But the truth is that these clubs are not just extensions of the living room, where, indeed, people may choose whatever guests they wish. The clubs are centers of power. Those people who cannot get in as full and equal members--blacks, Latinos, women, Jews, to name a few--cannot overcome the handicap. These admission policies help perpetuate the myths that Al Campanis gave voice to on national television the other night. They are contrary to public policy and the public interest.

An income-tax deduction is the equivalent of a tax subsidy. The state treasury forgoes revenue in the interest of some social purpose. But there is no reason why the taxpayers of California should subsidize private clubs that they cannot belong to. So it is altogether appropriate for the Franchise Tax Board to rule that, starting in 1988, payments to discriminatory clubs will not be tax-deductible as business expenses.

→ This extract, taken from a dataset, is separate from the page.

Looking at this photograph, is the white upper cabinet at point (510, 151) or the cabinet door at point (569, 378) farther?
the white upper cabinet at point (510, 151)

In the case of the clubs’ liquor licenses, Van de Kamp’s ruling tells the alcohol authorities that they may revoke liquor licenses of private clubs just as they can of public accommodations, such as restaurants, that discriminate. Earlier this year the ABC suspended the liquor license of the Red Onion restaurants for barring minorities from their discos, but the board had balked at applying the same rule to private clubs.

Van de Kamp’s opinion recognizes the reality that a place selling liquor to a large number of customers is more like a restaurant than a living room, and may be treated as such. The existence of discriminatory clubs is contrary to the public interest, and should get no help from the law.